Monday, August 18, 2014

Growing Vietnamese Mint


A beautiful, fragrant and useful addition to any garden is Vietnamese mint, Kinh Gioi.  Unlike other mints, such as spearmint and peppermint, this mint has a very mild fresh scent with a hint of lemon.

It grows easily from seed and in fact, once you have this plant one year, expect to see it cropping up in years to come since it reseeds itself freely.  Even with this in mind, it is not anywhere near as invasive as the spearmint in my garden.  Spearmint sends out runners that takes it all over the place.  Vietnamese mint may sprout up in multiple areas, but once there it does not form runners.

The plant grows much taller than either spearmint or peppermint.  Untrimmed stalks can grow as high as three or four feet.  If you trim it back it will make a bushy plant.  You will want to be trimming it back often because this mint is excellent for culinary purposes.  It is often included in spring rolls and salads, combining its soft mint flavor with a lemony taste.

Fresh picked Kinh Gioi, Vietnamese mint 

I tried it recently in a tincture recipe and after just 5 days of steeping it produced a wonderful result that lets me impart its wonderful taste to my chilled water (if you would like instructions about making an herbal tincture with this mint, check out my blog post here).  Of course its fresh leaves are a great addition to chilled drinks as well.

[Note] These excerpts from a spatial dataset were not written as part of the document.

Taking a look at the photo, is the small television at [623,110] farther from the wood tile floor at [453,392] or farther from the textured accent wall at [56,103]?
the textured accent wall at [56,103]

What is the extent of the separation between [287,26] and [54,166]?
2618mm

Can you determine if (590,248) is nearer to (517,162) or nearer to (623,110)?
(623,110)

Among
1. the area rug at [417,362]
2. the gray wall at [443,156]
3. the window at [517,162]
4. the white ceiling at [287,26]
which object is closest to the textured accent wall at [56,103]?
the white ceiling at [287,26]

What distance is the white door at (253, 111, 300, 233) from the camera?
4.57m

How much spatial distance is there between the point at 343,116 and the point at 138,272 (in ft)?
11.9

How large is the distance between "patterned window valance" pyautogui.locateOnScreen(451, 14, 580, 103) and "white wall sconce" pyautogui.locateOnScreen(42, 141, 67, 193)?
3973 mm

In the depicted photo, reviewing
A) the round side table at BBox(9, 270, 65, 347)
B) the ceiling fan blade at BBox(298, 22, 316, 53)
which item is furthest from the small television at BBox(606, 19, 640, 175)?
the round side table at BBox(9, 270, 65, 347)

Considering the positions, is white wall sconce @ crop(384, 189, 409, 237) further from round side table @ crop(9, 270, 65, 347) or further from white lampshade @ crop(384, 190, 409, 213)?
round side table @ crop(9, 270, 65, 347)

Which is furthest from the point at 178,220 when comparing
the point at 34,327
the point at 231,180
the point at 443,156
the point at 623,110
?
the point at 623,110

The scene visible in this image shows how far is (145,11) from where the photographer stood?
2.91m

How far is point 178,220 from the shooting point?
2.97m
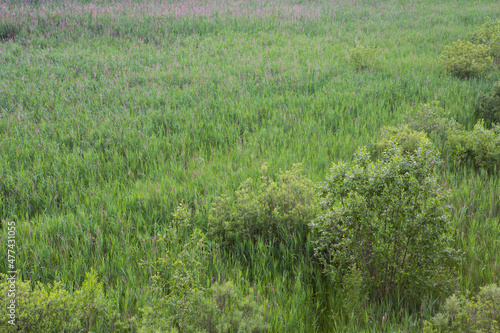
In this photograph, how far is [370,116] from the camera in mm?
5836

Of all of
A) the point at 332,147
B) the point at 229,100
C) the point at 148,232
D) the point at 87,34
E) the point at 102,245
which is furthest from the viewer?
the point at 87,34

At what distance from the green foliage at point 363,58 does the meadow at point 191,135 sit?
0.77 feet

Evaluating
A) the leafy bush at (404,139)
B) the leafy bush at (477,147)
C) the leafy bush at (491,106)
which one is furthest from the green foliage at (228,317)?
the leafy bush at (491,106)

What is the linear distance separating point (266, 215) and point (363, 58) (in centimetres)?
661

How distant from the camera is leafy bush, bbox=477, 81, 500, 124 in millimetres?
5391

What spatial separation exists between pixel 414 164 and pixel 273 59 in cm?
759

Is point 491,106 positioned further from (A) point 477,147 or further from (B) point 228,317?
(B) point 228,317

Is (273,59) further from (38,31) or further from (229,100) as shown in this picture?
(38,31)

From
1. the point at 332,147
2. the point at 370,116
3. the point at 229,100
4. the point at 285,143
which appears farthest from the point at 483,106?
the point at 229,100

This is a tender perennial in frost-free areas, and an annual herb elsewhere.  You plant it in late spring or summer.  It seems to thrive in hot weather and mine is still growing strong in mid-august.  It seems to tolerate dry conditions very well.  It does however die back if you get a freeze.  This is my second year with it and I feared it was gone for good after last winters hard freeze.  It delighted me by sprouting up in multiple locations so I just transplanted the volunteer seedlings where I wanted them and they took off and never looked back.

Last year I didn't know how to use it very well so it ended up going to seed fairly quickly.  Like most mints if it is not cut back it will flower and make seeds.  This year I have cut it back about three times and it has not gone to seed yet.  I will make sure to let at least one of the volunteers go to seed to make sure I will have plenty of returning players next year.